Par un mémoire en défense, enregistré le 5 juillet 2024, le préfet d’Ille-et-Vilaine conclut au rejet de la requête.
Il fait valoir que les moyens de la requête ne sont pas fondés.
Par une décision du 29 juin 2023, M. B… a été admis au bénéfice de l’aide juridictionnelle totale.
Vu les autres pièces du dossier.
Vu :
- la convention européenne de sauvegarde des droits de l’homme et des libertés fondamentales ;
- la convention internationale des droits de l’enfant signée à New-York le 26 janvier 1990 ;
- le code de l’entrée et du séjour des étrangers et du droit d’asile ;
- le code des relations entre le public et l’administration ;
- l’arrêté du 27 décembre 2016 relatif aux conditions d’établissement et de transmission des certificats médicaux, rapports médicaux et avis mentionnés aux articles R. 313-22, R. 313-23 et R. 511-1 du code de l’entrée et du séjour des étrangers et du droit d’asile ;
- la loi n° 91-647 du 10 juillet 1991 ;
- le code de justice administrative.
Les parties ont été régulièrement averties du jour de l’audience.
Ont été entendus au cours de l’audience publique :
- le rapport de Mme Pellerin,
- les conclusions de M. Martin, rapporteur public,
- et les observations de Me Gourlaouen, représentant M. B….
Considérant ce qui suit :
M. B…, ressortissant comorien, né le 2 février 1982, est entré en France le 7 avril 2016 et a sollicité, le 1er août 2022, la délivrance d’un titre de séjour sur le fondement de l’article L. 425-9 du code de l’entrée et du séjour des étrangers et du droit d’asile. Par un arrêté du 24 mars 2023, dont l’intéressé demande l’annulation, le préfet d’Ille-et-Vilaine a refusé de faire droit à sa demande.

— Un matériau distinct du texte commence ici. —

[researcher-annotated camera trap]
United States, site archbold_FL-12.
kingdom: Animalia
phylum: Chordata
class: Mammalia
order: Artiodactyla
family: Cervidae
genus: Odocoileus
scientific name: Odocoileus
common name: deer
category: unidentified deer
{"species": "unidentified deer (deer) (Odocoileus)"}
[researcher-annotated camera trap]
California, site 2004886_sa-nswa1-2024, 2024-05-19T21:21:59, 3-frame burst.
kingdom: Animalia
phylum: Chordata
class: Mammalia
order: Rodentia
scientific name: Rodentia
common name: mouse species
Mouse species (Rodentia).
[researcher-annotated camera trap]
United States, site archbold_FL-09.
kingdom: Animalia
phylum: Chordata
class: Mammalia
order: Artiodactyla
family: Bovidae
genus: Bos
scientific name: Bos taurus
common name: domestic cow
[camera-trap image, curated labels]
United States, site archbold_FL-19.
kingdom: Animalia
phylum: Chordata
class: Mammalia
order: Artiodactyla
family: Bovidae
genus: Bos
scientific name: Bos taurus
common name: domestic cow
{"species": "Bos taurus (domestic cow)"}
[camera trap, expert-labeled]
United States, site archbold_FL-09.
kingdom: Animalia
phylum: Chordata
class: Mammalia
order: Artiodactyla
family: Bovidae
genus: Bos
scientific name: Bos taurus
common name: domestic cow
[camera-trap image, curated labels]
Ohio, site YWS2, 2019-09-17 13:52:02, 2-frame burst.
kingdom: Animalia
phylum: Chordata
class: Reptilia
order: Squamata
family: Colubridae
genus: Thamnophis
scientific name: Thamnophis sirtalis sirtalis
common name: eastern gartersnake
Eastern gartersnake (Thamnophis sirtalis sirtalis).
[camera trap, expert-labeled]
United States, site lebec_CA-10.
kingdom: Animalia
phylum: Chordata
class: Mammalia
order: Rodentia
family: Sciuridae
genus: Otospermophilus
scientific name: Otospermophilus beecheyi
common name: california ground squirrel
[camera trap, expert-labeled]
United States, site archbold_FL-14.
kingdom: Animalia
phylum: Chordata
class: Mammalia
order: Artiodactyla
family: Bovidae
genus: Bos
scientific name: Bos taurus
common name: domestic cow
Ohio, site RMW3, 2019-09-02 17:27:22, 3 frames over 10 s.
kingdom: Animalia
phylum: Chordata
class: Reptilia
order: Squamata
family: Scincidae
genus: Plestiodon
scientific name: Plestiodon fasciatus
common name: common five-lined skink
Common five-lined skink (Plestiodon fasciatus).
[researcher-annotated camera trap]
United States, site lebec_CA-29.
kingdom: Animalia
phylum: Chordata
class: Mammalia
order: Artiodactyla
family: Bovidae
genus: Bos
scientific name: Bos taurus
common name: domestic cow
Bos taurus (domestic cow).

En premier lieu, aux termes de l’article L. 211-2 du code des relations entre le public et l’administration : « Les personnes physiques ou morales ont le droit d’être informées sans délai des motifs des décisions administratives individuelles défavorables qui les concernent. / A cet effet, doivent être motivées les décisions qui : / 1° Restreignent l’exercice des libertés publiques ou, de manière générale, constituent une mesure de police (…). ». Aux termes de l’article L. 211-5 du même code : « La motivation exigée par le présent chapitre doit être écrite et comporter l’énoncé des considérations de droit et de fait qui constituent le fondement de la décision. ».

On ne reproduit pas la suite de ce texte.